**YOUR OBJECTIVE:** Return everything from the start of the rows down to the line containing "110H365L381 126H397L403 115V94H397V68H392V47L376", both ends included, reproducing each line character for character.
───── SOURCE RECORDS ─────
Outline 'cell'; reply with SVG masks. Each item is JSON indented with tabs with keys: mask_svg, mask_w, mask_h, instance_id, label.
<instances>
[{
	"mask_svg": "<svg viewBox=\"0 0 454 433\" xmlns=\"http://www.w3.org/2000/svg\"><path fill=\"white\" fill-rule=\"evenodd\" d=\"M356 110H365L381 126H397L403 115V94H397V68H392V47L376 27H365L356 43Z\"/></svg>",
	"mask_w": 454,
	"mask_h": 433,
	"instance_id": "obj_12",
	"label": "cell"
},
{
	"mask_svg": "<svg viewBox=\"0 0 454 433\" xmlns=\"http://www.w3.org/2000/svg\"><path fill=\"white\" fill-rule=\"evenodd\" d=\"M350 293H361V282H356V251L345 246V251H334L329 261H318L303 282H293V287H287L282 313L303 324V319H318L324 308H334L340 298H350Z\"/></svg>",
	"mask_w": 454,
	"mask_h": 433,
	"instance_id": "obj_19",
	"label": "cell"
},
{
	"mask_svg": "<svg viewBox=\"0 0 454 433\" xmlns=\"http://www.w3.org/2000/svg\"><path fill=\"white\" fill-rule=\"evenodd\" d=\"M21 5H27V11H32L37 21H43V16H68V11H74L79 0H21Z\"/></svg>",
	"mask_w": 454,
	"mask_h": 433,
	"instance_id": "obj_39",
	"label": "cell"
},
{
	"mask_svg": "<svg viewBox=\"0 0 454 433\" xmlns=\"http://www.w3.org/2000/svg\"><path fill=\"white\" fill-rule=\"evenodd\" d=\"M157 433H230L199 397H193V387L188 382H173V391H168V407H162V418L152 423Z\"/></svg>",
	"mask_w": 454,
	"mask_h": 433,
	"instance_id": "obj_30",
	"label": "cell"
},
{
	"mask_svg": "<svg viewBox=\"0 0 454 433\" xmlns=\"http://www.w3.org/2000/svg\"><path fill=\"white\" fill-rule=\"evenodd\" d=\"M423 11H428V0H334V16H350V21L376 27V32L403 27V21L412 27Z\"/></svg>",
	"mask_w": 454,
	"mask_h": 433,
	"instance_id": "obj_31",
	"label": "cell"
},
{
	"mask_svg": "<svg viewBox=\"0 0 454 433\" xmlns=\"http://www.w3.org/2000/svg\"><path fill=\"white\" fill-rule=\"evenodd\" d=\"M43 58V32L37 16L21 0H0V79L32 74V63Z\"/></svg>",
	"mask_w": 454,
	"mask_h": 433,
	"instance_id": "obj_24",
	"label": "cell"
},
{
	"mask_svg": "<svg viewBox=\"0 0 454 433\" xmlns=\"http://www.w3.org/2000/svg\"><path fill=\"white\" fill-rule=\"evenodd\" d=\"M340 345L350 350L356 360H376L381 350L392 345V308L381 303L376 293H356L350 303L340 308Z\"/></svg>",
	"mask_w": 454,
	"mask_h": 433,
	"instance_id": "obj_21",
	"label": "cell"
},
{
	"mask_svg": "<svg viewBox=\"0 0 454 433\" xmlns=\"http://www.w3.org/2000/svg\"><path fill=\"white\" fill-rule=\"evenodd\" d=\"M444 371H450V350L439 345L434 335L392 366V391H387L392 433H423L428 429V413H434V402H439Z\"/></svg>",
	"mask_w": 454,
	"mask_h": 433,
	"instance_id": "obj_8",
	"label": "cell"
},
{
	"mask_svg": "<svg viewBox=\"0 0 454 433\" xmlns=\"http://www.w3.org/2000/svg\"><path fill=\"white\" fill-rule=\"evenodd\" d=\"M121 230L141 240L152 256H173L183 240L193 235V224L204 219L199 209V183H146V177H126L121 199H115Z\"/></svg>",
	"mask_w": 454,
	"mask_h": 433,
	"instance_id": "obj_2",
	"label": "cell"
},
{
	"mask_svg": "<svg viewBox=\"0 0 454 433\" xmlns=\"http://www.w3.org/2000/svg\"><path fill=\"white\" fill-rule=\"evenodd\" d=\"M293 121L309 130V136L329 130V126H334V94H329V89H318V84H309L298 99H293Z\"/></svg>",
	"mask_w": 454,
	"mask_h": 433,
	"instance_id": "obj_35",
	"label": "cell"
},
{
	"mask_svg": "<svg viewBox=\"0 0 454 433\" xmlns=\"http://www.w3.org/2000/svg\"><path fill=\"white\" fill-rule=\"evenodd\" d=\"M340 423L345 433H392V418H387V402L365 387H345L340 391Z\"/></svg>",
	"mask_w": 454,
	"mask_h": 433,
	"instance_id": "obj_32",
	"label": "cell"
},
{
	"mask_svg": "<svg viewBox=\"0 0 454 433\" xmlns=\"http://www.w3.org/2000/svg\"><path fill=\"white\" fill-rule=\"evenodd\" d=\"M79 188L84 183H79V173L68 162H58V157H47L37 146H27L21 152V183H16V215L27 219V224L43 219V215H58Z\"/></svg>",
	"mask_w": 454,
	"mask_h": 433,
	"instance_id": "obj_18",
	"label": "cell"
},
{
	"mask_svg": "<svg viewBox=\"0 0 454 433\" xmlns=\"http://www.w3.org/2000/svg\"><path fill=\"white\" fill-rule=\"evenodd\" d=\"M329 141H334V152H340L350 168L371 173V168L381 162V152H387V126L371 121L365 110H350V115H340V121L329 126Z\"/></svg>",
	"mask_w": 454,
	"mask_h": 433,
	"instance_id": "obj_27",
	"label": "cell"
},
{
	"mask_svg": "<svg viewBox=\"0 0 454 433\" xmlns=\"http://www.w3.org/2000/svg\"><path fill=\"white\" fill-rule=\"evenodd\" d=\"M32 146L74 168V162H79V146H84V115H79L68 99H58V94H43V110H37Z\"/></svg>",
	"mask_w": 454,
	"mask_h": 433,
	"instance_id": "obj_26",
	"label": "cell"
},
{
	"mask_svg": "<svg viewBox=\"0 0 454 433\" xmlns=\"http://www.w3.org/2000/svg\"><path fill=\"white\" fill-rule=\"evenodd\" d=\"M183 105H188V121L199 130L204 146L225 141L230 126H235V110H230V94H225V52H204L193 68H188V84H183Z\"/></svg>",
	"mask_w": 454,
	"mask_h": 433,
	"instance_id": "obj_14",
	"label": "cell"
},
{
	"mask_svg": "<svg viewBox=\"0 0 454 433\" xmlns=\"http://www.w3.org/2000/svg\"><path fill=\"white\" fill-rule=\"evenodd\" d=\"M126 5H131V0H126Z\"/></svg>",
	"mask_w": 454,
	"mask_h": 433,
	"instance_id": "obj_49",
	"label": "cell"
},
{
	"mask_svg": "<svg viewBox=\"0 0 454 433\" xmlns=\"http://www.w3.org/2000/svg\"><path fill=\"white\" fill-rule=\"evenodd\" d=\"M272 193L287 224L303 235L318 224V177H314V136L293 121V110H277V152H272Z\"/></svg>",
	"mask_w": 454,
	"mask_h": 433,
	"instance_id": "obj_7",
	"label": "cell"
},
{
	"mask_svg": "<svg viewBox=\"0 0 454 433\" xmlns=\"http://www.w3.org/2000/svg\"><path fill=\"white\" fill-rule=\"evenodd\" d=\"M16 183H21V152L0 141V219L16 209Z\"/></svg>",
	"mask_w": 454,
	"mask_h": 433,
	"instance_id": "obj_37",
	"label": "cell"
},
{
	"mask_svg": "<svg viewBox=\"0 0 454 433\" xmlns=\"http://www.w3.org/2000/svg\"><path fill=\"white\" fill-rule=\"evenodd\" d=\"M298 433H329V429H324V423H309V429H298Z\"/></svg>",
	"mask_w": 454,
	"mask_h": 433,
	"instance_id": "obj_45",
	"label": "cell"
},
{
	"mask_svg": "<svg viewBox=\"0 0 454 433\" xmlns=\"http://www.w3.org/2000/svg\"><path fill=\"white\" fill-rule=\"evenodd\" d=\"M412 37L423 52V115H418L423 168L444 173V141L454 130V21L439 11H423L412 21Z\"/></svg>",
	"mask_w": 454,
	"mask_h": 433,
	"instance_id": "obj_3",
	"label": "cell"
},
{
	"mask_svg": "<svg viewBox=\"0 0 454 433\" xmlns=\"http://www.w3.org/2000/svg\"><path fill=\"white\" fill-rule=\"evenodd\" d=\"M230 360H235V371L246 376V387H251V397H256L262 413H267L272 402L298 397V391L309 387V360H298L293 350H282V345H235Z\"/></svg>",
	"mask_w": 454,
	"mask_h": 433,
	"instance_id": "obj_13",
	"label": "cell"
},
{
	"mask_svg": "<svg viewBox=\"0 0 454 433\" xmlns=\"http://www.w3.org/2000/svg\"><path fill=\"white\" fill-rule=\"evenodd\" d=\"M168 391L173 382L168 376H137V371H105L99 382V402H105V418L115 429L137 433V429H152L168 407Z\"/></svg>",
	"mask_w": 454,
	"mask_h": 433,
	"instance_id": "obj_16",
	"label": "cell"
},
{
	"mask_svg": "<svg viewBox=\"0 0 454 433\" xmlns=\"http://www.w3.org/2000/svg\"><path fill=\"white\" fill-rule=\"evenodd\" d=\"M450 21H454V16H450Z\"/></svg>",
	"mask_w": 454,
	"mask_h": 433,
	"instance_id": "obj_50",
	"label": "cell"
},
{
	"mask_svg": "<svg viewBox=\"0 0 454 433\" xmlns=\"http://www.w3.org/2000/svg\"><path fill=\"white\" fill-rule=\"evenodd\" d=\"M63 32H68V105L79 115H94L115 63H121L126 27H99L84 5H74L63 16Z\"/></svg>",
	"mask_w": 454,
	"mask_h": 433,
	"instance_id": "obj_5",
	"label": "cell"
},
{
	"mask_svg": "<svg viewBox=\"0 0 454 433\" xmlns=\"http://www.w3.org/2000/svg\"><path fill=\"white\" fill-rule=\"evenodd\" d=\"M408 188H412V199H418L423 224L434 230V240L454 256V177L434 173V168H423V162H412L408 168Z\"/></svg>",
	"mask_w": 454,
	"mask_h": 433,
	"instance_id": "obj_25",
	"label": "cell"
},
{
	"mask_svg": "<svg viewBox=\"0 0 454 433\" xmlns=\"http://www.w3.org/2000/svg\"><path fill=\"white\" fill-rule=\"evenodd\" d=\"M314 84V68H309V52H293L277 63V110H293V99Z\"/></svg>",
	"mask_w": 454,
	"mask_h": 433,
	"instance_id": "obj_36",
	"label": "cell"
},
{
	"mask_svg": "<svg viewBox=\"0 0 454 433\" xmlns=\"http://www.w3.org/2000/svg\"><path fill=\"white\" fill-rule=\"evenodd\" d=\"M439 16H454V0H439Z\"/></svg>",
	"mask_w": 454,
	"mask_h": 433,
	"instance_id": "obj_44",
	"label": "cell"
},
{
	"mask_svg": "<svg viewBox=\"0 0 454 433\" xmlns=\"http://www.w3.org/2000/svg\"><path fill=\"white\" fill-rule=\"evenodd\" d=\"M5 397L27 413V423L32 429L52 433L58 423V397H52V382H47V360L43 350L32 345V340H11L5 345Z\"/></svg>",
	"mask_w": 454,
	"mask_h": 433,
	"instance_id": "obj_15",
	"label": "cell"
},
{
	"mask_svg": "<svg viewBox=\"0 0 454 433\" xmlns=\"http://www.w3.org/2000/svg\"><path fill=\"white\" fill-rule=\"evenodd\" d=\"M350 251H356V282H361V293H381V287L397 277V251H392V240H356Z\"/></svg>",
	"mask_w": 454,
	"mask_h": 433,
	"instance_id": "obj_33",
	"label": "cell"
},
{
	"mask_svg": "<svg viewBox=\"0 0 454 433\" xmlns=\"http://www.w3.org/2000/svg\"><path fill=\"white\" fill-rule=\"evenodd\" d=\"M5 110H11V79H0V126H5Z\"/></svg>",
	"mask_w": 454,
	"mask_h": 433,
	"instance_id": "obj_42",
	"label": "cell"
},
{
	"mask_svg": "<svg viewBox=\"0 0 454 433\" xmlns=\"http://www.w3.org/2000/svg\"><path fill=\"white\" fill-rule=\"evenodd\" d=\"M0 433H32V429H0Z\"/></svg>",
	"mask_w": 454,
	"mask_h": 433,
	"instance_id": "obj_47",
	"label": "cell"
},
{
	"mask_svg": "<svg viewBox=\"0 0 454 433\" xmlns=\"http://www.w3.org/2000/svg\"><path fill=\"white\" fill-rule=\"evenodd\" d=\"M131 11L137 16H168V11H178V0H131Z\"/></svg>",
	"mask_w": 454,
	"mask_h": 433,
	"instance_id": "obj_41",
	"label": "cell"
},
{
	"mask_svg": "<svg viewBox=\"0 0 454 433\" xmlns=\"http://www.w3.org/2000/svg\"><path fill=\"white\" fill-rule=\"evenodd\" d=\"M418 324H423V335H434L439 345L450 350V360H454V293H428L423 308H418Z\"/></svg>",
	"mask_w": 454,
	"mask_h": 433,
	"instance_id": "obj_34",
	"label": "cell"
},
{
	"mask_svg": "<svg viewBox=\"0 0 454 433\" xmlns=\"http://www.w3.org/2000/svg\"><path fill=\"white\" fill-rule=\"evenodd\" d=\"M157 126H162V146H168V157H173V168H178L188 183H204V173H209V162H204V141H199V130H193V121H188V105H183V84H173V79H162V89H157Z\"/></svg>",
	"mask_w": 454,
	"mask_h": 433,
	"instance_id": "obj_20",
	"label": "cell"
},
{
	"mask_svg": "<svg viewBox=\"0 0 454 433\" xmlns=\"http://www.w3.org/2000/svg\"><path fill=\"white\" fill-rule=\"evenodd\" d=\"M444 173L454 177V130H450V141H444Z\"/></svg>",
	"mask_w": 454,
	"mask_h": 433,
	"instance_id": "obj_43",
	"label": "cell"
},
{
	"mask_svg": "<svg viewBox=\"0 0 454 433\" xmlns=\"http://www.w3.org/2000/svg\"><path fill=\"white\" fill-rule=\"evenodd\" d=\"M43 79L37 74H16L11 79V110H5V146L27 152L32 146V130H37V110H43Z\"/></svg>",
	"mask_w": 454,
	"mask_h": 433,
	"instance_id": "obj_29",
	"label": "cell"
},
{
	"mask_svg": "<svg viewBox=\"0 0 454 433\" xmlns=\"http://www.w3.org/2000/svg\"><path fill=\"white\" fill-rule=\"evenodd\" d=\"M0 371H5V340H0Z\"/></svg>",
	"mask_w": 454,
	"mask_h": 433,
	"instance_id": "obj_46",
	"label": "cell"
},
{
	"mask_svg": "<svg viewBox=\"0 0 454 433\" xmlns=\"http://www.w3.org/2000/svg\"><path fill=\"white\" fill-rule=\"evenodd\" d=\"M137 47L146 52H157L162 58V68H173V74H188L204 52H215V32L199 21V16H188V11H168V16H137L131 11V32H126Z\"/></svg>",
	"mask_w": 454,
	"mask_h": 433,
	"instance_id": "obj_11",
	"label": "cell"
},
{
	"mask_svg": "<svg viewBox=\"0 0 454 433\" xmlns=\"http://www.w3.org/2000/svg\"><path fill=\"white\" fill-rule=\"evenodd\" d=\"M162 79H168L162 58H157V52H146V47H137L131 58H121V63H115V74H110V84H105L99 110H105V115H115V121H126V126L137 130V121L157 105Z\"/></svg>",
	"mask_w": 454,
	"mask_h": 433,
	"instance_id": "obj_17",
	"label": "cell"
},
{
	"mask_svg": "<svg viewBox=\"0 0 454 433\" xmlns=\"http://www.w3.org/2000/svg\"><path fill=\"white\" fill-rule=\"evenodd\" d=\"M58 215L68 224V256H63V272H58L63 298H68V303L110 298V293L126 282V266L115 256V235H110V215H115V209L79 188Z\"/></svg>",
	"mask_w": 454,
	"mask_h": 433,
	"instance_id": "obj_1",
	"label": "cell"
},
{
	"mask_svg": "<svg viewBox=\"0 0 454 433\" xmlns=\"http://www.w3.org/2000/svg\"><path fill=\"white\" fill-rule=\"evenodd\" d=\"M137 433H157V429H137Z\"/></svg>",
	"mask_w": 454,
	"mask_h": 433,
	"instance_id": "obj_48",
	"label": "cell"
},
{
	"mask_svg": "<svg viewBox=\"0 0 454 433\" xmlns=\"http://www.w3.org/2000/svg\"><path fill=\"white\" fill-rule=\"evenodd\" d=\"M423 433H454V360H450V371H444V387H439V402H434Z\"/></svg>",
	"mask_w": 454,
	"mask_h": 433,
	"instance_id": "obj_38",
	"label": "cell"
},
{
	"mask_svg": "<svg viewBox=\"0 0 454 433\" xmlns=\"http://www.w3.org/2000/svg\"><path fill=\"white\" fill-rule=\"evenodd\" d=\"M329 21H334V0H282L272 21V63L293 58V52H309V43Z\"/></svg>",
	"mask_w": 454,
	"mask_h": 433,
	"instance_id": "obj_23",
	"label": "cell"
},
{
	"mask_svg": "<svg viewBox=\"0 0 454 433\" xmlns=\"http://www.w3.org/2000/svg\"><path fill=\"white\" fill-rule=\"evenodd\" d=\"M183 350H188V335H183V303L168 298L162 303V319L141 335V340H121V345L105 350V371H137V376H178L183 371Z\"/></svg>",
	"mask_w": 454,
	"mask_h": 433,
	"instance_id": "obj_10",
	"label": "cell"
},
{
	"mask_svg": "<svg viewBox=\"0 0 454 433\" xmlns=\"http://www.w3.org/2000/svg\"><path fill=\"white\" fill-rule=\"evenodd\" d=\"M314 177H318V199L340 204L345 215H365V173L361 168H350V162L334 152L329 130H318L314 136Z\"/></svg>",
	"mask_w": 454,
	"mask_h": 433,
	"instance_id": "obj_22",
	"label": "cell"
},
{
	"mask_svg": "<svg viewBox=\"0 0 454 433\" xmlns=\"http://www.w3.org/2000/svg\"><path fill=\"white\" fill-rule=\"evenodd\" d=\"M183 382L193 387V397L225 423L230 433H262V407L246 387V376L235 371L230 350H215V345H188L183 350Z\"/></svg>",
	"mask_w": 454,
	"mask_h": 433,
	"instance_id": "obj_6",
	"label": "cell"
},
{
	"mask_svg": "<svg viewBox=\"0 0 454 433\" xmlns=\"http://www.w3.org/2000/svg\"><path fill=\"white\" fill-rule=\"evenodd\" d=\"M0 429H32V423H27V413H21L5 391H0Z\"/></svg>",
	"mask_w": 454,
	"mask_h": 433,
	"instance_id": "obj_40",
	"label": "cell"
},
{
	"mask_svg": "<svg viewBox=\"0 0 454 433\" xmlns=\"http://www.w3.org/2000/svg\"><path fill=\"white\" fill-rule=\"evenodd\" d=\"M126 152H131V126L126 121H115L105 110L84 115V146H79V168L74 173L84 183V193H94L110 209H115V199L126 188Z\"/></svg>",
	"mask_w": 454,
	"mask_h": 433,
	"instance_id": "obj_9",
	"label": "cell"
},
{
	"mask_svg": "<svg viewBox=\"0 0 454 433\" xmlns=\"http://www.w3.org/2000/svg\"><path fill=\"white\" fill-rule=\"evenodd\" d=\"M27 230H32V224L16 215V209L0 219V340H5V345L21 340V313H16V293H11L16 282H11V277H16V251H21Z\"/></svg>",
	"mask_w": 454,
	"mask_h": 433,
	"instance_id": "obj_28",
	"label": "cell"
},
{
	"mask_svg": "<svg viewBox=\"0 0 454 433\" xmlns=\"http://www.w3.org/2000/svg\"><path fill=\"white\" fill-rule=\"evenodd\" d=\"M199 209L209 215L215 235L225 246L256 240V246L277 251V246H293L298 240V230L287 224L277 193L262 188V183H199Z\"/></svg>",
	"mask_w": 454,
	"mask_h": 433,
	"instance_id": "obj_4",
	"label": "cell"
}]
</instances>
─────
**RESULT:**
Outline 'cell'; reply with SVG masks. Each item is JSON indented with tabs with keys: mask_svg, mask_w, mask_h, instance_id, label.
<instances>
[{
	"mask_svg": "<svg viewBox=\"0 0 454 433\" xmlns=\"http://www.w3.org/2000/svg\"><path fill=\"white\" fill-rule=\"evenodd\" d=\"M356 110H365L381 126H397L403 115V94H397V68H392V47L376 27H365L356 43Z\"/></svg>",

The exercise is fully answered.